The Ca/P molar ratios and the final carbonate contents for the synthetized powders are collected in Table 2. They are in the range of the expected compositions and values found in biological bone for the three carbonate powders (Ca/P=1.4–2 and CO32−=4–8wt.%), the Ca/P ratio varies according to the inclusion of carbonate in phosphate positions within the HA lattice [9]. According with the proportions of reactants used for the synthesis, increasing carbonate contents are accompanied by increasing Ca/P molar ratios, which would reveal that carbonate ions substitute the phosphate (PO43−) ones. The C2 powder showed higher relative efficacy in incorporating carbonate relative to the powders with higher carbonate content, as evidenced by the correlation between the molar quantity of carbonate in the powders (Table 2) and reactants (Table 1). This could be attributed to the lower amount of carbonate which would enhance the inclusion of the ion within the hydroxyapatite lattice.
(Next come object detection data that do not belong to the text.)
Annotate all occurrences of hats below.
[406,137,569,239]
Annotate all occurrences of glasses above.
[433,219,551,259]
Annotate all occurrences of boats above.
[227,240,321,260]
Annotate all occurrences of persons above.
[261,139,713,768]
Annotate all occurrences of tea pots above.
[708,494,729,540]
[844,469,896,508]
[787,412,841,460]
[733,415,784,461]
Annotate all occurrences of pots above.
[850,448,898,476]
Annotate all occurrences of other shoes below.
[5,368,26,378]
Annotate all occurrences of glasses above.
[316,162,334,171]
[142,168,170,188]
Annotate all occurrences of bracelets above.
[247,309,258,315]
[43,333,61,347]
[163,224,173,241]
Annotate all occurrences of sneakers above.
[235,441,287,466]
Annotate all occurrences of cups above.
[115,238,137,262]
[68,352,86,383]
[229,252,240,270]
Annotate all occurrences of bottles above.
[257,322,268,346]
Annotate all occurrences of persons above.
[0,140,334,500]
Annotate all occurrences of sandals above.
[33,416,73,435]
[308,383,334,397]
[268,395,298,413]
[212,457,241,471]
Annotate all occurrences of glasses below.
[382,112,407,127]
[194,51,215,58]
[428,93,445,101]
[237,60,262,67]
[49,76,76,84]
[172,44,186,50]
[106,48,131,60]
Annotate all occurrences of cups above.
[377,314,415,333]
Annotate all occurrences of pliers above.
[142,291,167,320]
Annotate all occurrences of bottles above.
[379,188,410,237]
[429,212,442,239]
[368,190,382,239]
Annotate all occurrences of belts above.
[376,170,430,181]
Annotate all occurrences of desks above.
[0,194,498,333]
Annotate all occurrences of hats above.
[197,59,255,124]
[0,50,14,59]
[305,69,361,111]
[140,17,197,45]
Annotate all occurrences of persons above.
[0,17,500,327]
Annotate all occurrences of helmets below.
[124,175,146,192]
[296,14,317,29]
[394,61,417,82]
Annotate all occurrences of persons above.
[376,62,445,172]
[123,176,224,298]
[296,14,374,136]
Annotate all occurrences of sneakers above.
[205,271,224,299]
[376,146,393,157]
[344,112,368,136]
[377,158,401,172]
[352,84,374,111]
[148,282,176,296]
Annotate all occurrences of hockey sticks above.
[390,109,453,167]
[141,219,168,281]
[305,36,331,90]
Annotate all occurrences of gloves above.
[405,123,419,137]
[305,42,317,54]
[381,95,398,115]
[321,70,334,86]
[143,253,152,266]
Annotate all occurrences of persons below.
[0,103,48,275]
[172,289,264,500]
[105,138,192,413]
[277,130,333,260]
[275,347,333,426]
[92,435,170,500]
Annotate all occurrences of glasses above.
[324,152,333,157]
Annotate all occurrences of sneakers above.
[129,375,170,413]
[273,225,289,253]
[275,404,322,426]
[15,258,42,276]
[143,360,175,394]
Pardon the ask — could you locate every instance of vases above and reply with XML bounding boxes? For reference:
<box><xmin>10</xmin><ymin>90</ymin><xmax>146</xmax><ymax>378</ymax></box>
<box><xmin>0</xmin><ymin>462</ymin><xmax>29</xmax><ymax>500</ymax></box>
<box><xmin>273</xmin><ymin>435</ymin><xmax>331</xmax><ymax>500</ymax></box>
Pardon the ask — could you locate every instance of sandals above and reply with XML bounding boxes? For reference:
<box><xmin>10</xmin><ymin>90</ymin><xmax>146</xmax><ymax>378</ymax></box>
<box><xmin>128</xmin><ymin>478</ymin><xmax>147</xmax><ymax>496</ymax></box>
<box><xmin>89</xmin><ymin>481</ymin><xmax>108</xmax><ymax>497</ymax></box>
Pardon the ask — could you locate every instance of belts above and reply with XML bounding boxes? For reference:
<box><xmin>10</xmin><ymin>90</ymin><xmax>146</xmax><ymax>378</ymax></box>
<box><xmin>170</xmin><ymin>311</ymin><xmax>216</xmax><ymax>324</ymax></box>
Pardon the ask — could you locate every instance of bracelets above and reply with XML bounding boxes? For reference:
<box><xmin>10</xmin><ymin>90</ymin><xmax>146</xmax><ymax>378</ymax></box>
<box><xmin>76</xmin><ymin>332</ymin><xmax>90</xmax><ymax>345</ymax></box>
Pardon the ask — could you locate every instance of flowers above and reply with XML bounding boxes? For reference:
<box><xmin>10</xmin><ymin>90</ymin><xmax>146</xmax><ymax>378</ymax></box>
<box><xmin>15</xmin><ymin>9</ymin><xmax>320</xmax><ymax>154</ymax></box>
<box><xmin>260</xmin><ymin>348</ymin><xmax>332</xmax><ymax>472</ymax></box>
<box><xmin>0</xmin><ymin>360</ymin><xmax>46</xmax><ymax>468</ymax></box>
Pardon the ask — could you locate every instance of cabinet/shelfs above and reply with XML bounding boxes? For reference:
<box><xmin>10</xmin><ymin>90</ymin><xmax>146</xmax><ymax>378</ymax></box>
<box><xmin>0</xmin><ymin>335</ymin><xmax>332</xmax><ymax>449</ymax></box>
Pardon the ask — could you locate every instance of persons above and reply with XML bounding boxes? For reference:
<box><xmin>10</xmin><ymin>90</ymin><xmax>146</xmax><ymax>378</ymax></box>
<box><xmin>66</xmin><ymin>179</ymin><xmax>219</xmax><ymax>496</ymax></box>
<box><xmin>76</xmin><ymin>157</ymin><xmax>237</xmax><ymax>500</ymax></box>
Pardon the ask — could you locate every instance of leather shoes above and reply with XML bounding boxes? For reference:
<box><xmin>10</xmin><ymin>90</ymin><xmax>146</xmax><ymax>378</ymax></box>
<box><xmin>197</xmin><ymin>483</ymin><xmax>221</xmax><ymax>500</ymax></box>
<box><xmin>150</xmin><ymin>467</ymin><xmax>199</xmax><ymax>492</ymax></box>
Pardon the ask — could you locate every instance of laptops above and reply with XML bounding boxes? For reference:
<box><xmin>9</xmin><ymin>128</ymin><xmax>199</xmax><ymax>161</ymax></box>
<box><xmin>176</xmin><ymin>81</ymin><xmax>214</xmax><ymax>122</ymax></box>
The kind of carbonate substitution in apatite is most readily detected by FTIR [1]. The FTIR spectra of the synthesized HA and C4 powders are shown in Fig. 1. The characteristic bands of the functional groups of hydroxyapatite are highlighted in Fig. 1, OH (3570cm−1), PO43− (550–570cm−1 for ν4 and 1020–1120cm−1 for ν3). The wavenumbers of vibrations modes ν2 CO3 and ν3 CO3 for composition C4 are summarized in Table 3 together with those corresponding to biological and synthetic substituted apatites [49]. The wavenumber values of the bands ν2 and ν3 associated to carbonate substitutions in the spectrum of C4 powder confirm the only B-type substitution in this carbonate hydroxyapatite, results for C2 and C3 powders are similar, due to this, only spectra of the powder with the highest carbonate content are presented.

Fig. 1.

FTIR spectra of synthesized hydroxyapatite powders: unsubstituted (HA) and highest substituted CHA (C4). The characteristic bands of the functional groups of hydroxyapatite are presented, OH (3570cm−1), PO43− (550–570cm−1 for ν4 and 1020–1120cm−1 for ν3). (a) Complete, (b) v3CO3 region (1600–1300cm−1), (c) v2CO3 region (900–800cm−1) zoom in C4 spectra.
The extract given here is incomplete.